A useless baseline 2-drop that turns into an incredible charge minion when damaged. A turn 1 Sanguine Depths into Wretch is a 4/3 charge. Cruel Taskmaster on turn 4 makes a 5/3 charging Wretch. It has great synergy with Anima Extractor as well. One of the things we’ve learned throughout Hearthstone’s history is that the charge mechanic should be respected. Behind every charge minion, there was always a serious meta contender. Now, it’s possible that Wretch will not make an immediate impact when the expansion launches, but we would never bet against it becoming a serious player down the road.
This is a significant weapon for an Enrage Warrior deck. Even at its baseline power, giving your damaged minions +1/+1 potentially three times on top of a 2/3 weapon seems strong. Its infused form is extremely powerful when combined with a Whirlwind effect and can spin out of control, though obviously the infused form will rarely, if ever, be activated on turn 3. This is more of a turn 5-ish weapon.
It does require a lot of self-damage synergies to fully maximize, but If Enrage Warrior becomes a deck, we suspect that Imbued Axe will be its scariest card, as it offers a legitimate win condition for the deck going wide.

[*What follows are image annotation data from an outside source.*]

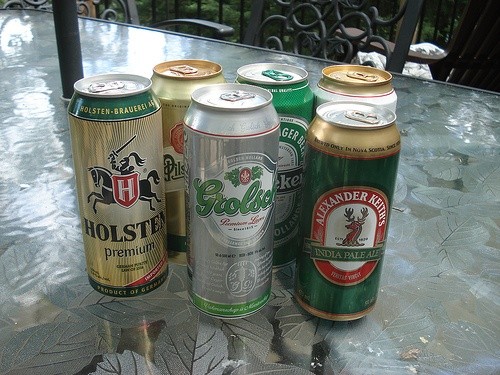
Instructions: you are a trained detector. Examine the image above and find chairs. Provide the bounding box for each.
[333,25,459,79]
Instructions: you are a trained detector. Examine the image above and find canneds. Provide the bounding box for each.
[292,100,402,321]
[184,83,280,319]
[315,64,397,114]
[150,59,224,266]
[233,62,315,268]
[67,73,170,296]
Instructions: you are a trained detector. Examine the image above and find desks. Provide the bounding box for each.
[1,10,498,374]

This location seems underwhelming and low impact compared to other locations, but Warrior should like this card. Having three damage pings for 1 mana in a class that carries a lot of ‘injured’ synergies is at worst, very convenient. There are some minions in the format that you might end up looking at differently because of the option to proc them on-curve, without the need of spending mana on another card. Should be a powerful card in Enrage Warrior and perhaps a more defensive version of that deck as well if that ever transpires.
We have a big problem with this card. The first is that Control Warrior decks have a lot of cheap removal cards. The archetype historically doesn’t possess a greedy curve as it is important for its defensive tools to be available early. Even in a matchup against an aggressive deck with a low curve, this shouldn’t draw three cards most of the time.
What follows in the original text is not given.